We were able to start to really see our vision for being a sustainable, renewable family come to fruition. The flooring we installed was eco friendly bamboo and cork and remnant tile. We were looking into getting a rain barrel. We used a push mower, then an electric, no gas. We built raised garden beds to grow fruit and vegetables to eat.

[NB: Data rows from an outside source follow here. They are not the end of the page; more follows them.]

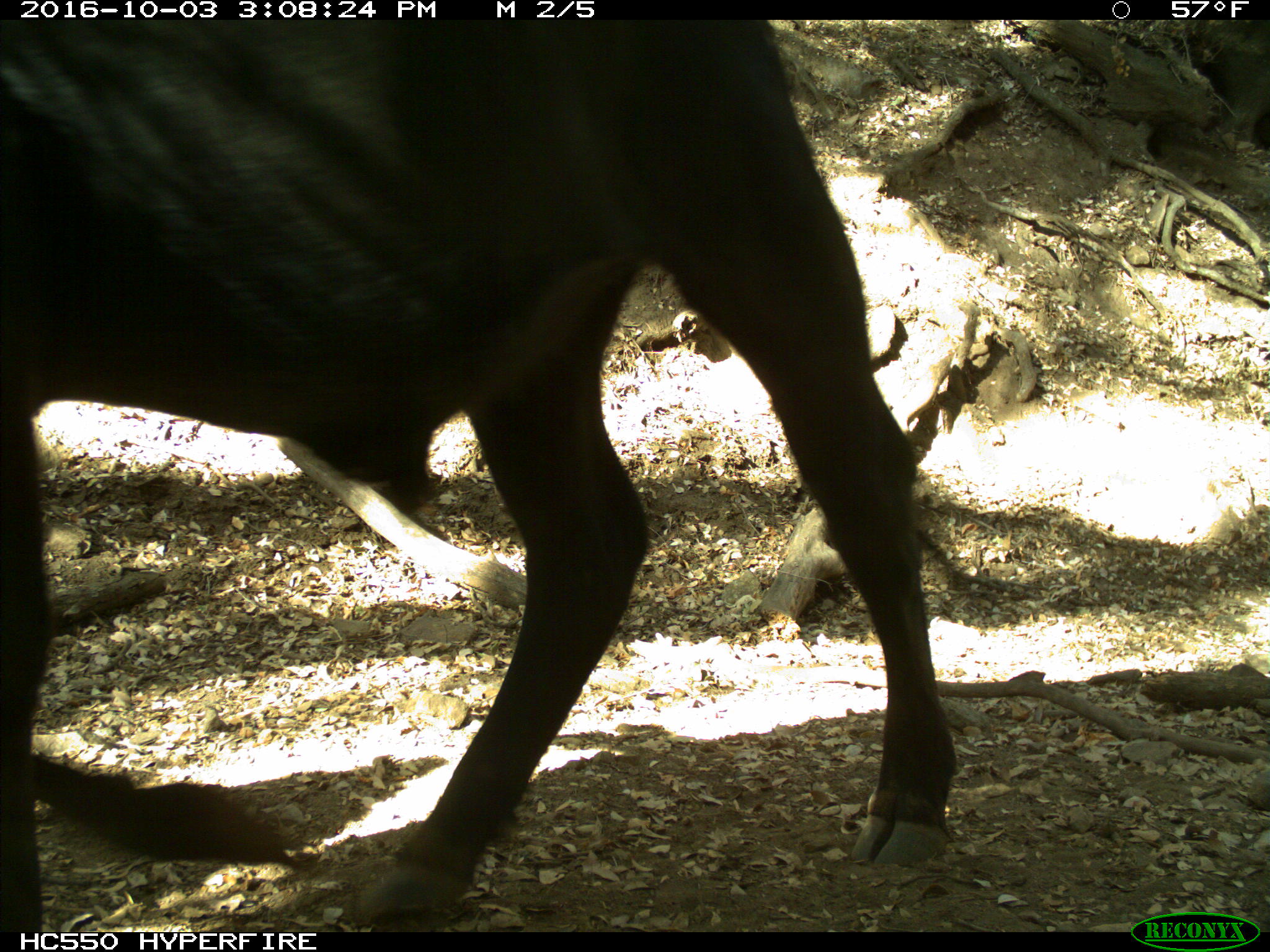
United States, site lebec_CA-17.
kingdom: Animalia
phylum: Chordata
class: Mammalia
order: Artiodactyla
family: Bovidae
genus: Bos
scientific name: Bos taurus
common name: domestic cow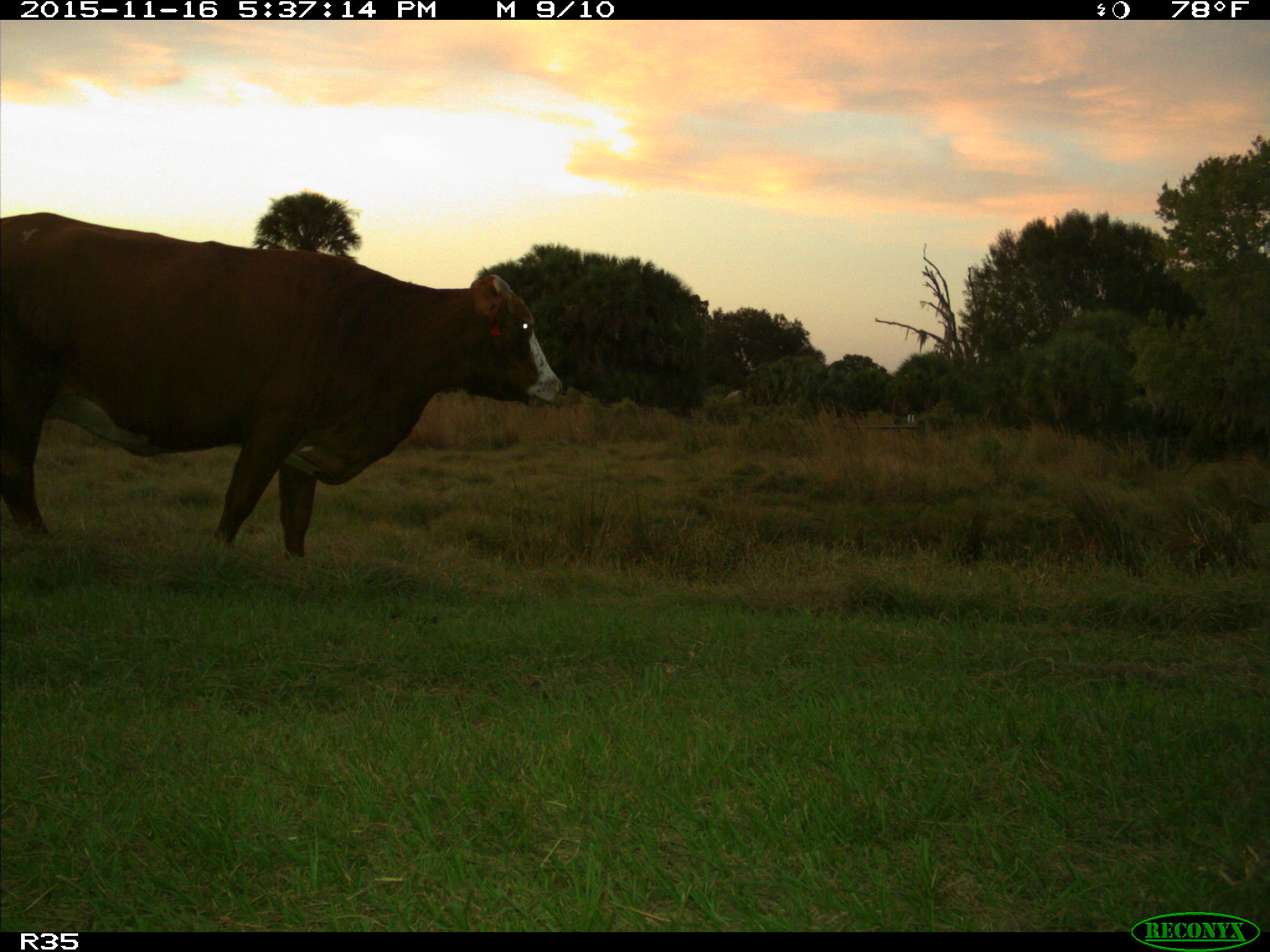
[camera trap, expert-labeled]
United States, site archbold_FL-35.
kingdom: Animalia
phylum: Chordata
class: Mammalia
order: Artiodactyla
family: Bovidae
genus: Bos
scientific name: Bos taurus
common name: domestic cow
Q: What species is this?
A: Bos taurus (domestic cow).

We installed FUCKING SOLAR PANELS.
Now, nothing prevents us from doing this again. But I feel invested in this house. I feel like we're leaving it too early. And the one thing I finally admitted to myself as I cried into my pillow was this:
I don't want to go.
Everything logical about the move makes it the right thing but my heart is just aching. Maybe it would be easier if Eric wasn't gone already, 2000 miles away loving his new job. Maybe if I wasn't faced with the prospect of being without my horse for 2-3 months. Maybe it's the stress of being a single parent for longer than a day or two. I don't know.
I was hoping for a pick me up tonight. The barn was holding a farewell party for me. Dani couldn't make it, her work ran late and then she had other things that I knew she was going to have to get to. There's a big horse show that a group went to. One person is in Michigan for a wedding. Everyone had other things to do.
It hurts. And I hope it didn't show. I made shredded beef with some of the grass feed 1/4 cow I bought last year with a friend. It was amazing. I brought dinner rolls. One person brought banana cream pie. Two others brought cookies. 8 people showed. 4 of them were kids, one of the four was my own.
I kind of suspected, because it was potluck and the sign up board for what people were bringing was pretty damn sparse. But I made a damn good shredded beef in the crockpot. My house smelled fucking AMAZING all day. And everyone who had it loved it. And it was just enough to feed the people who were there, so in the end that was good.
I'm going to the tack sale tomorrow to try and find some things to outfit my eventual barn with. I've got some significant cash but I doubt I'll spend it all. I might try and snag a buddy saddle if the price is reasonable. Maybe a pony saddle :D I also consigned some of my stuff. I hope it sells.
I'm thinking saddle racks and bridle racks, a whip holder, mounting block. Who knows. Pitchfork would be awesome. We'll see. But NOT BRIDLES FOR GWYN. Or halters. I have plenty. Self, DO NOT BUY THOSE THINGS. A lunge whip, though, that would be okay. Somehow I lose them to barn gremlins. Maybe tiny riding pants for Kaylee :D Ooo!
Then sunday Kaylee goes to daycare. And I go for a one last hurrah trail ride with Cortney and Blaine. This will hopefully be the redemption for tonight's downer. I really hope.
And maybe locking the door and leaving the keys will be okay. Because I need to embrace the new adventure that awaits and realizing a childhood dream of waking up and seeing my horse out my window. That would ease my heartache.